Picture-based spatial questions:
----------------

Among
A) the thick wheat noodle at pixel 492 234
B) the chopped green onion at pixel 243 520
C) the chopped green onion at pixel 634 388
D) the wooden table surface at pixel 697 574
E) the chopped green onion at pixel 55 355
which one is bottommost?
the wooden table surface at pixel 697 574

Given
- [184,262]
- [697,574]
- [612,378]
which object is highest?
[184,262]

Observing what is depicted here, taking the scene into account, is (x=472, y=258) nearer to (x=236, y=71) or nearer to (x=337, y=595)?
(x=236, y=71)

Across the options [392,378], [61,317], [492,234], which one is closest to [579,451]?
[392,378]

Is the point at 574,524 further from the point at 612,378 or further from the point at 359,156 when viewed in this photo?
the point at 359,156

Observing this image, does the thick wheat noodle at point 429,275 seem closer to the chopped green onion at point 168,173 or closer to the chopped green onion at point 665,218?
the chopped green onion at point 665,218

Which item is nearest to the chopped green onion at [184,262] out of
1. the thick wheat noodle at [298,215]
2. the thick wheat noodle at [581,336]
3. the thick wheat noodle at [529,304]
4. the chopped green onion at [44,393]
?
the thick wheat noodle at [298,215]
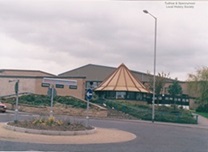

----------------

To do. Could you repeat the listing word for word, starting at the line with "Which item is" and continuing through the end of the listing, while leaving out the pictures?

Solution to the problem.
Which item is nearest to the chopped green onion at [184,262] out of
1. the thick wheat noodle at [298,215]
2. the thick wheat noodle at [581,336]
3. the thick wheat noodle at [529,304]
4. the chopped green onion at [44,393]
?
the thick wheat noodle at [298,215]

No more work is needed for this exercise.